[Data shown — start]

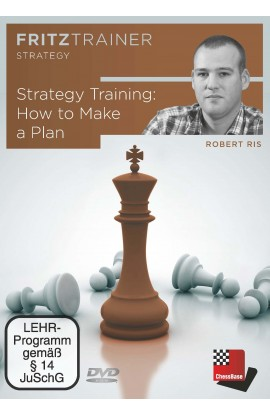 Strategy Training - How to Make a Plan - Robert Ris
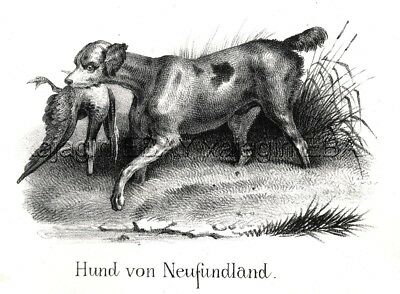 Dog Newfoundland as It Looked 170 Years Ago! Antique 1842 Engraving Print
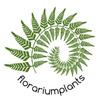 Florariumplants флорариум, палюдариум, аквариум
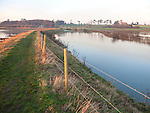 Coastal flooding leading to inundation of land not covered by flood water for 50 years, Ramsholt, Suffolk, England, December 2013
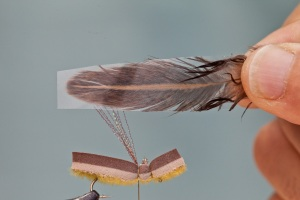 single feather foam hopper wing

[Data shown — finish]

The task: The expected output is the material above, repeated exactly and free of pictures.

Reply to the task:
 Strategy Training - How to Make a Plan - Robert Ris
 Dog Newfoundland as It Looked 170 Years Ago! Antique 1842 Engraving Print
 Florariumplants флорариум, палюдариум, аквариум
 Coastal flooding leading to inundation of land not covered by flood water for 50 years, Ramsholt, Suffolk, England, December 2013
 single feather foam hopper wing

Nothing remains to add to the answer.